EXTRAIT RETENU =
%%

L’influence des oligarchies modernes est accrue grâce à la technologie, qui leur confère un contrôle toujours plus grand sur nos pensées, nos lectures et nos écoutes. Henry Ford et Andrew Carnegie n’étaient pas des gentils, mais ils ne dictaient pas notre façon de penser. Une tyrannie appuyée sur la technologie ne peut être défaite, disait Aldous Huxley.
L’ignorance – si ce n’est l’indifférence – envers les enjeux historiques et culturels va de pair avec un autre trait propre aux dirigeants qui administrent leur État comme une entreprise : le décisionnisme. Ce mode de gouvernance autoritaire repose sur des décisions tranchées, prises sans égard pour les conséquences à long terme. Intelligence artificielle, cryptomonnaies, fiscalité, licenciements massifs de « bureaucrates inutiles »… Autant de mesures dans l’air du temps, rentables à court terme. Et après ? Qui s’en soucie ?
La politique est saisie par l’Entreprise. Dans la start-up Nation, l’État, les corps intermédiaires et les assemblées sont perçus comme des freins à l’efficacité – des obstacles à éliminer.
Une gouvernance résolument anti-politique s’installe.

    L’Empire du Management

La corpocratie apparaît comme l’aboutissement du post-capitalisme contemporain, une mutation profonde et fascinante, rendue possible – voire inévitable – dans une société éclatée, celle des individus atomisés, qui a pris forme il y a une cinquantaine d’années avec l’effondrement du cadre religieux.
Cet effondrement lui-même s’inscrit dans le prolongement de l’évolution politique occidentale, que Pierre Musso résume en trois décapitations successives : celles de Dieu, du Roi et du Peuple.
Il en résulte une dissolution du symbolisme, un renoncement à l’incarnation d’origine théologique, et la disparition du grand mystère de la religion politique. La question du "pourquoi" a été supplantée par celle du "comment", entraînant un aplatissement du politique et l’avènement d’un homme unidimensionnel.
Le vide laissé par la mise entre parenthèses du questionnement métaphysique – relégué à la sphère privée – n’a pu être comblé que provisoirement par des artifices techniques. L'animal artificiel de Hobbes, ce monstre mécanique qu’est l’État, ainsi que l’illusion de la Nation, n’ont été que des substituts fragiles, voués à l’obsolescence programmée.
La substitution de la représentation à l’incarnation n’a pas produit les résultats escomptés. La société se fragmente, faute d’une finalité supérieure qui en assurerait la cohésion.

%%

DONNÉES FOURNIES =
%%

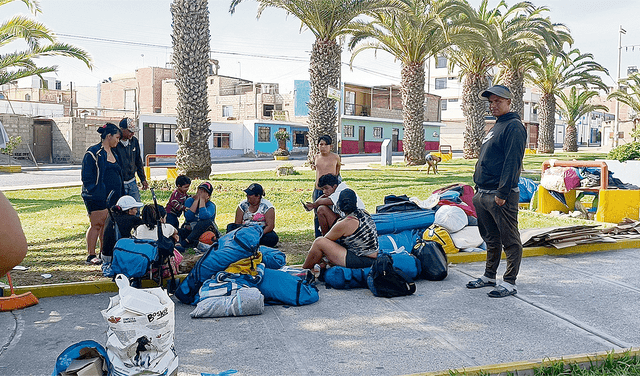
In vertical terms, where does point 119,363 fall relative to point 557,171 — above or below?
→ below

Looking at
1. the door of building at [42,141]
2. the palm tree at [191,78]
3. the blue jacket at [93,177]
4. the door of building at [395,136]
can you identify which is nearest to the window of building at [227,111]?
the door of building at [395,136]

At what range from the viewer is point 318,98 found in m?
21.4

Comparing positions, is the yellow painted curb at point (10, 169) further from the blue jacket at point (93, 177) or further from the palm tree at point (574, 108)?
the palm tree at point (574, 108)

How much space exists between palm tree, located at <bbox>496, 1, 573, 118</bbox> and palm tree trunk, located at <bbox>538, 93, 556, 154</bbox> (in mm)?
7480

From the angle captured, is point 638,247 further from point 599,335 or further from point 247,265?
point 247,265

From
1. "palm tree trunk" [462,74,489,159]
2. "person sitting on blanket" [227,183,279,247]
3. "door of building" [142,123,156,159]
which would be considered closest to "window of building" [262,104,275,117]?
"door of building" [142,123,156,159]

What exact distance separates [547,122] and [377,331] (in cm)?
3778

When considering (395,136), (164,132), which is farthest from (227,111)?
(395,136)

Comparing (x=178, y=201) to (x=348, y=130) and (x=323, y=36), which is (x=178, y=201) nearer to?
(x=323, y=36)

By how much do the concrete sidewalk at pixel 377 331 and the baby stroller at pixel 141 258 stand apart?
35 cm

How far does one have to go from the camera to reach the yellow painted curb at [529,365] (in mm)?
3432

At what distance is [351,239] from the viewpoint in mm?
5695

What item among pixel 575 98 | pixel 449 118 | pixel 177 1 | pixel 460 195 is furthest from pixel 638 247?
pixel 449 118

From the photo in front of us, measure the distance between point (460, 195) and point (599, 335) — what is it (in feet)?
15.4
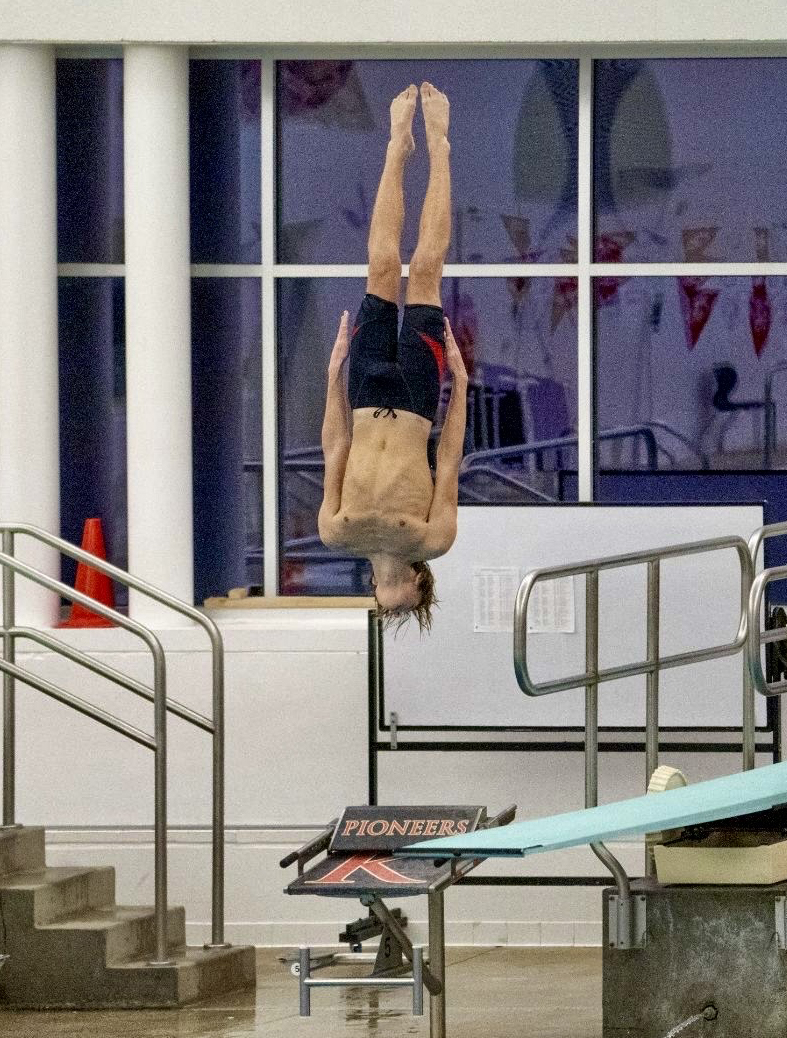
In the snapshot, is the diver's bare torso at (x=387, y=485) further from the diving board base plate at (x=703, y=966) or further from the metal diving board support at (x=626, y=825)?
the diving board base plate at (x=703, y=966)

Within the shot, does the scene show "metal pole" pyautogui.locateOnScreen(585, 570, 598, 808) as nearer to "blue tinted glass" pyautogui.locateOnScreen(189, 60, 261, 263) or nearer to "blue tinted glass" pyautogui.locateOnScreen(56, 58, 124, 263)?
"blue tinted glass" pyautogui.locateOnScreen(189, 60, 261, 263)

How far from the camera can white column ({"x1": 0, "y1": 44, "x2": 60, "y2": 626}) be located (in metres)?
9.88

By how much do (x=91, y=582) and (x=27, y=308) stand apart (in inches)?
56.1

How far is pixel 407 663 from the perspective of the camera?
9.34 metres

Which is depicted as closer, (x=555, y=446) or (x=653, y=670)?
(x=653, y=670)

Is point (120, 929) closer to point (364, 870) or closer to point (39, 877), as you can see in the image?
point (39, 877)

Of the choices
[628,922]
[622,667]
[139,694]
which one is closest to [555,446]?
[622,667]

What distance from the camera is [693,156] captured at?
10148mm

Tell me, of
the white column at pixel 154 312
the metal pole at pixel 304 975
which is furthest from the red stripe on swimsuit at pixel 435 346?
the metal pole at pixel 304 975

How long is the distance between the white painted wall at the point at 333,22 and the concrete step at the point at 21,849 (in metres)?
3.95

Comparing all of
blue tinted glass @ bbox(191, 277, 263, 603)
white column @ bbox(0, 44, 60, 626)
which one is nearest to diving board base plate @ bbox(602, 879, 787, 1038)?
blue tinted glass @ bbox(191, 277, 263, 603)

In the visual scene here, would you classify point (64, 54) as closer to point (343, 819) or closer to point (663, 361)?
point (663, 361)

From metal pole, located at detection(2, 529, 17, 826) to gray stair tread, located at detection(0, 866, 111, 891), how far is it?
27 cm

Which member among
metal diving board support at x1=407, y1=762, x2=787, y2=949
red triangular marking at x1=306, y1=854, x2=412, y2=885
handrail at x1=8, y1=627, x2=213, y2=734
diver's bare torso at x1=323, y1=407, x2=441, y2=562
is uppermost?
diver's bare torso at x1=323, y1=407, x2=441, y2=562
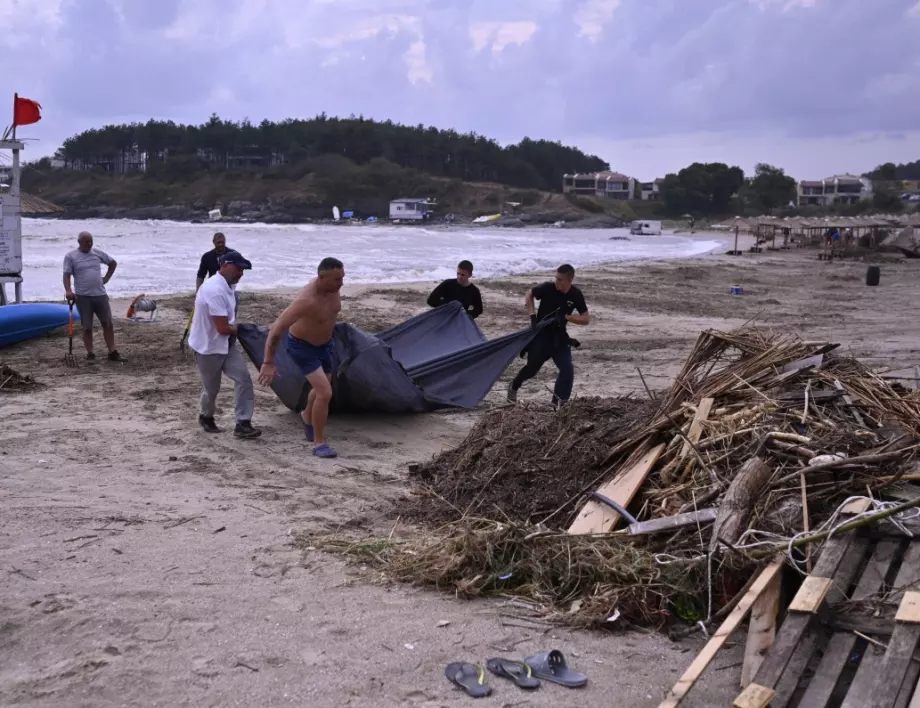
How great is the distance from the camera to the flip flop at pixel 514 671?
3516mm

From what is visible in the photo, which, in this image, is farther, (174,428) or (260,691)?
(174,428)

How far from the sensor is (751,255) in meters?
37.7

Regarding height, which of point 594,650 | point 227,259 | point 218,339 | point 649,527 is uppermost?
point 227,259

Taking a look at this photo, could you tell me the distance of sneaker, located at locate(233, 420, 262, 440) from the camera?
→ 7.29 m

%%
%%

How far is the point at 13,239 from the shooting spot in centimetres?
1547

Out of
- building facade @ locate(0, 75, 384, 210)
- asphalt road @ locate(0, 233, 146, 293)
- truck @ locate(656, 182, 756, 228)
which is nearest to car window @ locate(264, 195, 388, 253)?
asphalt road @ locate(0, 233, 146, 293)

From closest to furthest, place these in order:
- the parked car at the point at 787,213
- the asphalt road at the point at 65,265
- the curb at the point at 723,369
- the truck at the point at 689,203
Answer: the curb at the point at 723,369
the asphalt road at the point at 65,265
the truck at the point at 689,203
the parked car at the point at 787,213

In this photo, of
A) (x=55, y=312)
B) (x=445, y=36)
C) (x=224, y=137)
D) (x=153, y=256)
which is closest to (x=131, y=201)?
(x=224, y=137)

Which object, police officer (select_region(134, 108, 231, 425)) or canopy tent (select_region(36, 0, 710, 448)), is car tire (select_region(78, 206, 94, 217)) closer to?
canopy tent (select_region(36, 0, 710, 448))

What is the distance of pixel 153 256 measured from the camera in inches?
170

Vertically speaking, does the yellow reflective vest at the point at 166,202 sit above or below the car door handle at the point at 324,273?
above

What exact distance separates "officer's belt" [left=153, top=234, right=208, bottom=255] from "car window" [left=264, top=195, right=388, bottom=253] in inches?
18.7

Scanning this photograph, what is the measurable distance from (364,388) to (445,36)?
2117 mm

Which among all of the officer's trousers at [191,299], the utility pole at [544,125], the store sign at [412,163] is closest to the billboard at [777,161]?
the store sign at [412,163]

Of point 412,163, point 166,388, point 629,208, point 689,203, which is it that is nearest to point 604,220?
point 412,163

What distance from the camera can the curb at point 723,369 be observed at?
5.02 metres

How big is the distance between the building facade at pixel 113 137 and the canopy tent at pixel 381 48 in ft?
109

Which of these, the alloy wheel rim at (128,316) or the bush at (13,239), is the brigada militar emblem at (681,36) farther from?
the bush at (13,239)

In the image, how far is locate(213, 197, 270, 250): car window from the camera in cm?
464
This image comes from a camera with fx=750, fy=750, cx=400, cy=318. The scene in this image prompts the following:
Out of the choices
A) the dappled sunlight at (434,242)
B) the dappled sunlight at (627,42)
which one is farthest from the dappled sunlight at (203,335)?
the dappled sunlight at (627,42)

%%

ÉNONCÉ RÉDIGÉ 1 =
Répondez aux questions suivantes sur l'extrait sur la corpocratie :
(a) Selon cet extrait, qui disait qu'une tyrannie appuyée sur la technologie ne peut être défaite ?
(b) Quel nom y est donné au mode de gouvernance autoritaire reposant sur des décisions tranchées ?
(c) Quelles sont les trois décapitations successives par lesquelles Pierre Musso résume l'évolution politique occidentale ?
ÉNONCÉ RÉDIGÉ 2 =
Prolongez l'extrait sur la corpocratie au-delà de sa dernière phrase.
Les données forment un matériau distinct de l'extrait sur la corpocratie.

RÉSULTAT ATTENDU 1 =
(a) Aldous Huxley.
(b) Le décisionnisme.
(c) Celles de Dieu, du Roi et du Peuple.

RÉSULTAT ATTENDU 2 =
« Le "clou symbolique" est défaillant : la politique ne parvient plus à relier les fins et les moyens, le pourquoi et le comment, la foi et la loi », écrit Pierre Musso.
Dans la conclusion du « Temps de l’État-Entreprise » il résume ainsi la problématique fondamentale liée à l’avènement de l’État-Entreprise :
« Le rideau tombe. La forme vide de la raison a triomphé. Le technicisme s’est abattu. La surrationalité s’impose à l’Occident. L’homme est gouverné par une seule mesure. La fonction symbolique du politique est en cours de migration vers la Grande Entreprise, sans territoire et globalisée. De décapitation en décapitation – des dieux, de Dieu, du Roi, du Peuple et enfin de la représentation elle-même – il ne reste qu’une seule tête politique, télé-réelle : celle du chef, faiseur de miroirs présentés aux citoyens-téléspectateurs-consommateurs-électeurs.
Berlusconi, Trump et Macron théâtralisent le corps du chef, la représentation-miroir, le double corps du souverain-manager, l’État-Entreprise, l’anti-politique en politique, et finalement la contestation de la religion politique sécularisée par la religion industrielle désécularisée.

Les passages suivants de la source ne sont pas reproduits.